Return only the lines starting at the line that contains "Which of these" and ending with the final line of the listing; include both endpoints.
***** Data supplied
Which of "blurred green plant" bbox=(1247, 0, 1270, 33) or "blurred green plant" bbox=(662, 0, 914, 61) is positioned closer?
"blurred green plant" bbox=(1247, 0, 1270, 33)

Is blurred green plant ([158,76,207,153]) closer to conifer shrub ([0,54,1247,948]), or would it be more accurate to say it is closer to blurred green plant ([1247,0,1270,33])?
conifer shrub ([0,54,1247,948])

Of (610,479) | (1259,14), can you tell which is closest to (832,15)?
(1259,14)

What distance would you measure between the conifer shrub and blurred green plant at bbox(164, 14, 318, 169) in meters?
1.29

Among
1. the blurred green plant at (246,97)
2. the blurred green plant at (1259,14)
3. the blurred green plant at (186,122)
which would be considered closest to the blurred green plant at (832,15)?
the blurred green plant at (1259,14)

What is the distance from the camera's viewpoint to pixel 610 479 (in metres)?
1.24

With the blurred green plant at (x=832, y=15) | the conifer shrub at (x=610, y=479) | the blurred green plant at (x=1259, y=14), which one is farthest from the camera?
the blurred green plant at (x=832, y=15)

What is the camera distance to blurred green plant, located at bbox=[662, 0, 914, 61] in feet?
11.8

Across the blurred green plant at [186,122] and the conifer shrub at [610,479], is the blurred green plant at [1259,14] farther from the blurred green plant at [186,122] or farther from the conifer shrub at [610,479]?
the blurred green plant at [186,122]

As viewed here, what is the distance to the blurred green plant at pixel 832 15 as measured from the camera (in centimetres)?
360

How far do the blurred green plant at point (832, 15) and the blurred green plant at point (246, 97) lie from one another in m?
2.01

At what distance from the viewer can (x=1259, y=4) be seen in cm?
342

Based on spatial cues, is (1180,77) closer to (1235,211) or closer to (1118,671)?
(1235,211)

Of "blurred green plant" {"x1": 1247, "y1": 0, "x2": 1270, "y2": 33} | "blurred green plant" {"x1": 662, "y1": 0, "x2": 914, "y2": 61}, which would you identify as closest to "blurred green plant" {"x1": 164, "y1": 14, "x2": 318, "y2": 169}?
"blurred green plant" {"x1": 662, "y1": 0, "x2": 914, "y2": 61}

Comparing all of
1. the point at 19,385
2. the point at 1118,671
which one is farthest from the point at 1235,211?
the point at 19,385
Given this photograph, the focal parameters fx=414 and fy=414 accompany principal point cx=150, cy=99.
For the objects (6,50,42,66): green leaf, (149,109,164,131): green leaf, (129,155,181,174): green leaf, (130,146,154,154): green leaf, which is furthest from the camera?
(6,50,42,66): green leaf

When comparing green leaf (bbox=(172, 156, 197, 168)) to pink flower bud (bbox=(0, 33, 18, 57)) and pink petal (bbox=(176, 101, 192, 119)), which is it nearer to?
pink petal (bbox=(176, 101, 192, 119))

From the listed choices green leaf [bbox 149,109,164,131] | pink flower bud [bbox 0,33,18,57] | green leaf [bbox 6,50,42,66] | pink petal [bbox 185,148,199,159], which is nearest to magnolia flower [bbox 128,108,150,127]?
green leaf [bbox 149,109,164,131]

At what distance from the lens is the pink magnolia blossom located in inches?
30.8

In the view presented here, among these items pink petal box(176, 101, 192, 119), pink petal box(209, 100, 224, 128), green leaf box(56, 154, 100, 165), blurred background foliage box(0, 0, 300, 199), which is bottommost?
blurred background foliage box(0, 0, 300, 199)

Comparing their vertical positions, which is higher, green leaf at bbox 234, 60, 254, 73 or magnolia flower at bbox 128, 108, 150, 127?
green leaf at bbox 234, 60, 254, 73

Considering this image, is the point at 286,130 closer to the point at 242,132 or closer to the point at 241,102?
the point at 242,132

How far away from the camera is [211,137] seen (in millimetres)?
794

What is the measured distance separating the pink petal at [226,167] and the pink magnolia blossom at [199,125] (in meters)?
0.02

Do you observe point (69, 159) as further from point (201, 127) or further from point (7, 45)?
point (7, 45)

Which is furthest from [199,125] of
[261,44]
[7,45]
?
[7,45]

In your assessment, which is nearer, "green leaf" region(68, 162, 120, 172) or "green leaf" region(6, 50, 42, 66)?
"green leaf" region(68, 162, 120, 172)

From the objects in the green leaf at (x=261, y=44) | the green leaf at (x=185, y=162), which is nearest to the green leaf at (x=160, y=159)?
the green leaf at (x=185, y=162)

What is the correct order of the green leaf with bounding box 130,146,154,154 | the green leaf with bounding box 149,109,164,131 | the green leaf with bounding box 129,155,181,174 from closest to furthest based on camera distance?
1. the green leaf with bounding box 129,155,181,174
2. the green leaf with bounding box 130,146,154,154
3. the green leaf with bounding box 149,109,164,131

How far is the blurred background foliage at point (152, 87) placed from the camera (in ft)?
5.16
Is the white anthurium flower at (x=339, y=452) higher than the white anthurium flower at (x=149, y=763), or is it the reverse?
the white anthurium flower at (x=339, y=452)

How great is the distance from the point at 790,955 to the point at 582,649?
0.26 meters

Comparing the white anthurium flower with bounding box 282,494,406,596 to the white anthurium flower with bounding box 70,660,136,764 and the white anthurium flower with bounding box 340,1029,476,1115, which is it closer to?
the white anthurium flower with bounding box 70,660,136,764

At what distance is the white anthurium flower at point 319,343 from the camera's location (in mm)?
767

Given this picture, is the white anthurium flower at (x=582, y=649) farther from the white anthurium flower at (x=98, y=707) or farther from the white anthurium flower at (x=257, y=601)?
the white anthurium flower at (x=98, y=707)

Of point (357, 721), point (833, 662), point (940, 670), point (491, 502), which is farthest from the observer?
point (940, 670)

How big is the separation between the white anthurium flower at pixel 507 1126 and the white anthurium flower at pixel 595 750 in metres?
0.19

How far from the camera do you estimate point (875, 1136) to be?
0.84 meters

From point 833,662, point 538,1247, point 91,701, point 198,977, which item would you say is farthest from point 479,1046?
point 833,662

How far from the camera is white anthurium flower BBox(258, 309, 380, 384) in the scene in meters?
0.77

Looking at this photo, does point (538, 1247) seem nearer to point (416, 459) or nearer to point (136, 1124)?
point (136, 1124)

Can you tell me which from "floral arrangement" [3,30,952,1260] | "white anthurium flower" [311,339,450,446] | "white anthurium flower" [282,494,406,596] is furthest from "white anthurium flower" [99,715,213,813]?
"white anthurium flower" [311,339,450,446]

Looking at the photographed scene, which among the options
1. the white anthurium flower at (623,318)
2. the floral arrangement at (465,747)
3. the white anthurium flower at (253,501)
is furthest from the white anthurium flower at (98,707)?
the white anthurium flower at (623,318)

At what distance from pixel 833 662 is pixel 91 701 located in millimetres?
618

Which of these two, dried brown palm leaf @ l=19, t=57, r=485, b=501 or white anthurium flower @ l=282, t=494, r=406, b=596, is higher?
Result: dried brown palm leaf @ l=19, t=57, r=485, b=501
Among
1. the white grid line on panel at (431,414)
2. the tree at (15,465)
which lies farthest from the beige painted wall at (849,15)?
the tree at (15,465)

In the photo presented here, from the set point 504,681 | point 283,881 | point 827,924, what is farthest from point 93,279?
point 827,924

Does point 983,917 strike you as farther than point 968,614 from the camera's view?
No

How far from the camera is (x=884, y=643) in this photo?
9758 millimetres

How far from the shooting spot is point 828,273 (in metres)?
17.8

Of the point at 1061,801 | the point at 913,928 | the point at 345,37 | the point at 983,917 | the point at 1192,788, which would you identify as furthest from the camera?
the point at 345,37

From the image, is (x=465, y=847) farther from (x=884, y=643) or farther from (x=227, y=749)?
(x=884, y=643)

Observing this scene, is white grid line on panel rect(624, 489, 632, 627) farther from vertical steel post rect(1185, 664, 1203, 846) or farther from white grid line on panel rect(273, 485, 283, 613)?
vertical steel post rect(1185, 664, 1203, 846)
**********
Solution to the problem –
Which of these two, dried brown palm leaf @ l=19, t=57, r=485, b=501 or white anthurium flower @ l=282, t=494, r=406, b=596, is higher?
Result: dried brown palm leaf @ l=19, t=57, r=485, b=501
Among
1. the white grid line on panel at (431,414)
2. the tree at (15,465)
which lies farthest from the beige painted wall at (849,15)?
the tree at (15,465)

In the photo presented here, from the set point 504,681 | point 283,881 | point 827,924, what is farthest from point 93,279?
point 827,924

Does point 983,917 strike you as farther than point 968,614 from the camera's view?
No

How far from the camera is (x=884, y=643) in this photo?
9758 millimetres

How far from the shooting spot is point 828,273 (in metres)?
17.8

Of the point at 1061,801 | the point at 913,928 | the point at 345,37 | the point at 983,917 | the point at 1192,788, which would you identify as furthest from the camera?
the point at 345,37

From the image, is (x=465, y=847) farther from (x=884, y=643) or farther from (x=227, y=749)?
(x=884, y=643)

Observing this scene, is white grid line on panel rect(624, 489, 632, 627) farther from vertical steel post rect(1185, 664, 1203, 846) or farther from white grid line on panel rect(273, 485, 283, 613)?
vertical steel post rect(1185, 664, 1203, 846)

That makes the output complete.